Required action A ▸
How would you condense the paragraph of the judgment excerpt that begins "10. The petitioner preferred an appeal" into two sentences while keeping its main facts?
Required action B ▸
Set down the judgment excerpt word for word, everything from "19. The word" down to "State of Gujarat).".

=== Text under study ===

Superintendent of Police, Godda. Ram Shankar Mishra was punished on 09.03.2011, whereas this petitioner was punished on 24.06.2011.

10. The petitioner preferred an appeal and the appellate order dated 19.12.2011 vide Memo No.1958 has been brought on record. When I go through the appellate order, I find that the Appellate Authority narrated the facts of the case and thereafter held that since sufficient opportunity was granted to the petitioner and the petitioner defended himself, thus, felt that there is no ground to interfere with the order of punishment.

11. The statutory Appellate Authority has to dispose of the appeal, considering the grounds taken by the delinquent employee. In a mechanical manner, the appeal cannot be disposed. Merely writing that he has considered the grounds and the defence of the delinquent is not sufficient. The appellate order should reflect that he has considered the grounds. The Appellate Authority should deal with the grounds taken by the delinquent. In the instant case, I find that this consideration is lacking in the appellate order. The Appellate Authority has not dealt with the grounds taken by the petitioner. Merely writing the word 'considered' is not sufficient and will not even suggest that the defence has been dealt with. The word 'consider' has been explained by the Hon'ble Supreme Court in the case of Chairman, Life Insurance Corporation of India & Others versus A. Masilamani reported in (2013) 6 SCC 530. In paragraph 19 of the said judgment, the Hon'ble Supreme Court has held that an opinion has to be formed by the statutory authority, which should be reflected on the records itself. Paragraph 19 of the said judgment reads as under: -

19. The word "consider" is of great significance. The dictionary meaning of the same is, "to think over", "to regard as", or "deem to be". Hence, there is a clear connotation to the effect that there must be active application of mind. In other words, the term "consider" postulates consideration of all relevant aspects of a matter. Thus, formation of opinion by the statutory authority should reflect intense application of mind with reference to the material available on record. The order of the authority itself should reveal such application of mind. The appellate authority cannot simply adopt the language employed by the disciplinary authority and proceed to affirm its order. (Vide India Oil Corpn. Ltd. v. Santosh Kumar and Bhikhubhai Vithalbhai Patel v. State of Gujarat).

=== Supplied information ===

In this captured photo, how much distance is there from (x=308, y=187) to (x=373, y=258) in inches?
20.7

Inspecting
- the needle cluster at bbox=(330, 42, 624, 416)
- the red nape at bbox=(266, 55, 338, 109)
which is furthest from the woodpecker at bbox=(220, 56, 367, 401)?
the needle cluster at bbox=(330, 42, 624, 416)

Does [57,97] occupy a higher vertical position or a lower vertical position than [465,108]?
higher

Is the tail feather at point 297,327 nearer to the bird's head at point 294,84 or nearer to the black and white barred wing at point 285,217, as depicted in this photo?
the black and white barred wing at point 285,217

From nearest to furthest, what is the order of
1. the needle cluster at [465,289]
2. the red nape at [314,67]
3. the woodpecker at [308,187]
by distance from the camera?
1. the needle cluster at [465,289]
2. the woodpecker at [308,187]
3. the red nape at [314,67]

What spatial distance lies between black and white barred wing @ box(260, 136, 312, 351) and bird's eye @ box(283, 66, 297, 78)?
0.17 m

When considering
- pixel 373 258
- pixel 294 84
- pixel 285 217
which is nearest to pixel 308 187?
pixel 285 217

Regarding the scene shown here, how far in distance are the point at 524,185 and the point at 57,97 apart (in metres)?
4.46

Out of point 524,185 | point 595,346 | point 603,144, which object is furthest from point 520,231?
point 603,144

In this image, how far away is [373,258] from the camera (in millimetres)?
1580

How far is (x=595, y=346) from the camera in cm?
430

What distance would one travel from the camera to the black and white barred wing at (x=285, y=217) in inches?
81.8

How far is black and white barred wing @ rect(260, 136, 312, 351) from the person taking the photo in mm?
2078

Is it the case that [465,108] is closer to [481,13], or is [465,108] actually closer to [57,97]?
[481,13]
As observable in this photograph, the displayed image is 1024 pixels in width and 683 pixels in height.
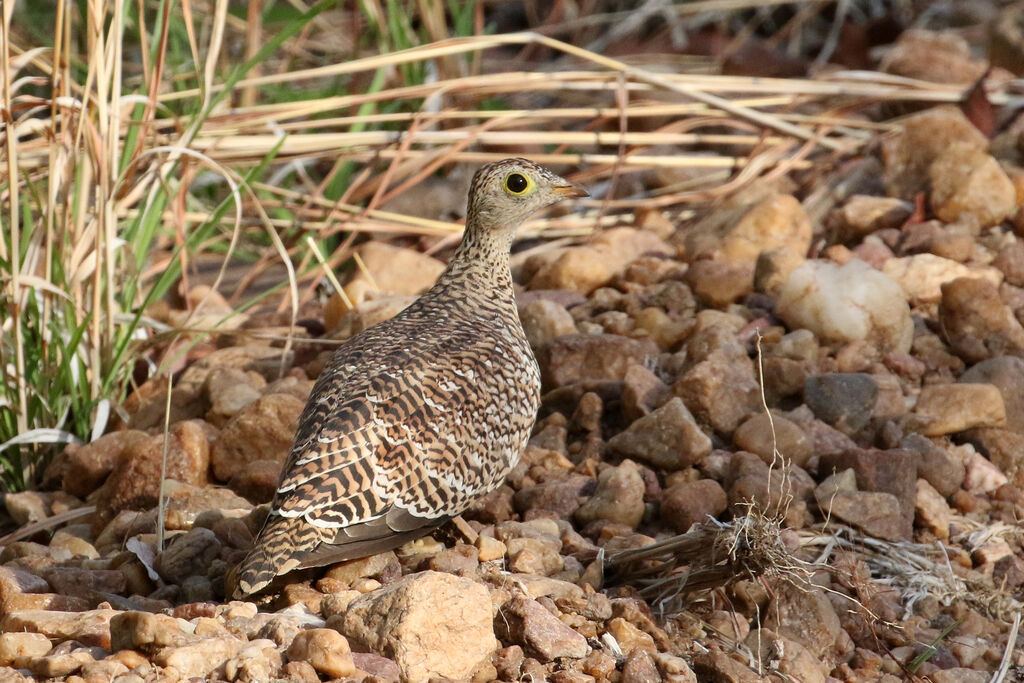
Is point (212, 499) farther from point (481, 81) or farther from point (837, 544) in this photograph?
point (481, 81)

===

Exercise solution A ▸
The petitioner appealed, and the appellate order dated 19.12.2011 (Memo No.1958) has been brought on record. After narrating the facts, the Appellate Authority found no ground to interfere with the punishment, because the petitioner had been given sufficient opportunity and had defended himself.

Exercise solution B ▸
19. The word "consider" is of great significance. The dictionary meaning of the same is, "to think over", "to regard as", or "deem to be". Hence, there is a clear connotation to the effect that there must be active application of mind. In other words, the term "consider" postulates consideration of all relevant aspects of a matter. Thus, formation of opinion by the statutory authority should reflect intense application of mind with reference to the material available on record. The order of the authority itself should reveal such application of mind. The appellate authority cannot simply adopt the language employed by the disciplinary authority and proceed to affirm its order. (Vide India Oil Corpn. Ltd. v. Santosh Kumar and Bhikhubhai Vithalbhai Patel v. State of Gujarat).